On the floor of a very different Democratic National Convention—this one in the Miami Convention Center, packed with maskless people, glad-handing everywhere—Top Value Television (TVTV) trained its video cameras on the in-between moments of a political spectacle. It was 1972, and a scrappy group of “video freaks” from San Francisco wanted to change the way television was made.
With 28 press passes in hand, the fledgling group shot hundreds of hours of footage at the DNC and RNC, which took place at the same venue just a month later. TVTV captured official votes and speeches, but also backroom discussions, Miami sightseeing, Newsweek interviewing them poolside, and, most notably, interactions with network television crews.
The official results of this new journalism endeavor were two hour-long, scrapbook-like documentaries, The World’s Largest TV Studio (about the DNC) and Four More Years (its RNC companion), initially screened on select cable channels and later available via video distribution services, or more recently, online.

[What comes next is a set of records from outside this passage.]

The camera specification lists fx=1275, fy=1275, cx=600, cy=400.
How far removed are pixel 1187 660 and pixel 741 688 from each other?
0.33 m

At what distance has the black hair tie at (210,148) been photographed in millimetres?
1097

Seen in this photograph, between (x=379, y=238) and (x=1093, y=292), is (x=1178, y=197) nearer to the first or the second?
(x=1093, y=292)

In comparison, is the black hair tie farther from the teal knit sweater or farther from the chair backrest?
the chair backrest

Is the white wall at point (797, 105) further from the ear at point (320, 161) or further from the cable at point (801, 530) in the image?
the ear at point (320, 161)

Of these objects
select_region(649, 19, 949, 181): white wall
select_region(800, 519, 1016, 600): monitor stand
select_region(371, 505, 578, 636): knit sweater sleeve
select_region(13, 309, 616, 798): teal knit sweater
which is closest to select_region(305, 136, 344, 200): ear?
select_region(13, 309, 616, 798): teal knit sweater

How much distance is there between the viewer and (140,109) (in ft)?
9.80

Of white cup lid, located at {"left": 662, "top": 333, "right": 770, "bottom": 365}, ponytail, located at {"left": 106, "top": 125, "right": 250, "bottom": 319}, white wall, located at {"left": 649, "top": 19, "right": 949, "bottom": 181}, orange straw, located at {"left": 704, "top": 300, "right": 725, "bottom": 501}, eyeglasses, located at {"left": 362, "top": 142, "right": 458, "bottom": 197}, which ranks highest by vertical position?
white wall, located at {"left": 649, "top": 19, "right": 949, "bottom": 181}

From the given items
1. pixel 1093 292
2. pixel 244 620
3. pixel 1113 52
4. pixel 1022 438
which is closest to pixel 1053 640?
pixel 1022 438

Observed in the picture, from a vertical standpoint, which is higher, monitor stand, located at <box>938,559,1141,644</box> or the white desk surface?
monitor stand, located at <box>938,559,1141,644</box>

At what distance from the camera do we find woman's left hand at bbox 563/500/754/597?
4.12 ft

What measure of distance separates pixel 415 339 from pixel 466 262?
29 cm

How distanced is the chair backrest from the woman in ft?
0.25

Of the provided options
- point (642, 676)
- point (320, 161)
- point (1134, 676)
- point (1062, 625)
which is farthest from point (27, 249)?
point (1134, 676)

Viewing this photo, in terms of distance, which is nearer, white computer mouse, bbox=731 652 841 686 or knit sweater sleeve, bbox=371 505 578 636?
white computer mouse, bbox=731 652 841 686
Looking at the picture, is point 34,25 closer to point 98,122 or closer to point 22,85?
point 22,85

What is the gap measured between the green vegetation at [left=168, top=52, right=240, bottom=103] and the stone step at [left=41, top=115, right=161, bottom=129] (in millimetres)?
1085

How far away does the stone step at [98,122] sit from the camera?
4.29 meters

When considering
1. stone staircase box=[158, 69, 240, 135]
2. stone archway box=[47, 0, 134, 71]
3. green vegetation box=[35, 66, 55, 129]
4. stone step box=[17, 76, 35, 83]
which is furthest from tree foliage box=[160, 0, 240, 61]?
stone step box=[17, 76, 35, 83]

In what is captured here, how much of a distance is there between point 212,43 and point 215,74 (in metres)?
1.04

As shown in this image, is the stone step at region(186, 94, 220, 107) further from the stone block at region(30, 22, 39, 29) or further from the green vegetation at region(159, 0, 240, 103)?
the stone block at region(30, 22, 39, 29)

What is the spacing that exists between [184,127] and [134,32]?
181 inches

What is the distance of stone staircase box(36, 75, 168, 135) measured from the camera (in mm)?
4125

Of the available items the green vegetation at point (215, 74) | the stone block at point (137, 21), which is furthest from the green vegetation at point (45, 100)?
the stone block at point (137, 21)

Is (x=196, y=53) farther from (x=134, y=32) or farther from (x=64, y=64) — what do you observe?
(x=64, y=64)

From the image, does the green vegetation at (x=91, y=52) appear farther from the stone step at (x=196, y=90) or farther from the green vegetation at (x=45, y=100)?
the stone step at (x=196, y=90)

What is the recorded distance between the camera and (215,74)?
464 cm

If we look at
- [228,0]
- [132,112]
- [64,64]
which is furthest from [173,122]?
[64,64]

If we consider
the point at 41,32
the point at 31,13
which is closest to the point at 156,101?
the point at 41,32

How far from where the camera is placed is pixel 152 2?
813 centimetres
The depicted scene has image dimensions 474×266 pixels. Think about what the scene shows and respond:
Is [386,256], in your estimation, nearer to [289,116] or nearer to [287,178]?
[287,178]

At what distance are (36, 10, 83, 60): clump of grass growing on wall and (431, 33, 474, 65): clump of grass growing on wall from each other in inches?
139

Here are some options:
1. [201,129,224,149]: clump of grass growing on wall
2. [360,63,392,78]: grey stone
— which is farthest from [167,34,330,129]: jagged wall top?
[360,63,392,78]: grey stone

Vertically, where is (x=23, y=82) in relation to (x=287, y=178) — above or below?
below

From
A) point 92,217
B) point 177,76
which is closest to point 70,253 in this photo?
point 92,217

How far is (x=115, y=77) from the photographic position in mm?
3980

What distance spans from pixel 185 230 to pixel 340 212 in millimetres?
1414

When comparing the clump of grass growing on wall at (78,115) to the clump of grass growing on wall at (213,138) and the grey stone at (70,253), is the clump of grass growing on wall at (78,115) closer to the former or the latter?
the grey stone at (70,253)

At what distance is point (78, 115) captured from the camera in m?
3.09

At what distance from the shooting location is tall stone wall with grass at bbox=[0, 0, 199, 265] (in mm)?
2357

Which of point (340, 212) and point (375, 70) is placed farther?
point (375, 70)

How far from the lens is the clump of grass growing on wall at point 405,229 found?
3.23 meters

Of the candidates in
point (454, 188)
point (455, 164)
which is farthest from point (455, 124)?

But now, for the first time, the whole of that raw footage—in-between the in-between moments—will be available to the public at “Preserving Guerrilla Television” and soon, the Internet Archive, the result of a National Endowment for Humanities grant to the Berkeley Art Museum and Pacific Film Archive. The newly digitized video captures what local archivist, filmmaker and educator Rick Prelinger calls “the flavor of TVTV’s work.” The raw footage contains extended “raps” by protesters and delegates, casual interviews with people who would become political heavyweights (a young John Lewis!), and a very real sense of Americans’ thoughts and concerns during a pivotal year.
A grant of $220,537 allowed BAMPFA to digitize 437 analog videos related to three TVTV projects: the two convention docs and Gerald Ford’s America, which shows the videomakers embedded in another spectacle, the first hundred days of Ford’s presidency after Nixon’s 1974 resignation. The grant also paid for scanning and photographing thousands of pages of paperwork, press clippings, scrapbooks and other TVTV ephemera.
It’s the culmination (in part) of a project that traces its roots back to a 2004 Ant Farm retrospective at BAMPFA, co-organized by then-video curator Steve Seid. (The Ant Farm and TVTV collectives shared members.) I specify “in part” because according to Michael Campos-Quinn, director of library special projects at BAMPFA’s Film Library and Study Center, this digitization project is “just the tip of the iceberg.” They actually have thousands of TVTV tapes, not to mention the work of other Bay Area video collectives.
“It’s so incredibly expensive to digitize the kind of tape that these are on,” Campos-Quinn explains. The videos are on half-inch open-reel tapes, one of the first portable videotape formats available to consumers in the late ’60s. With (relatively light) equipment like the Sony Portapak, guerrilla video groups could move nimbly through crowds, and produce media for a fraction of what the major networks spent covering the same event.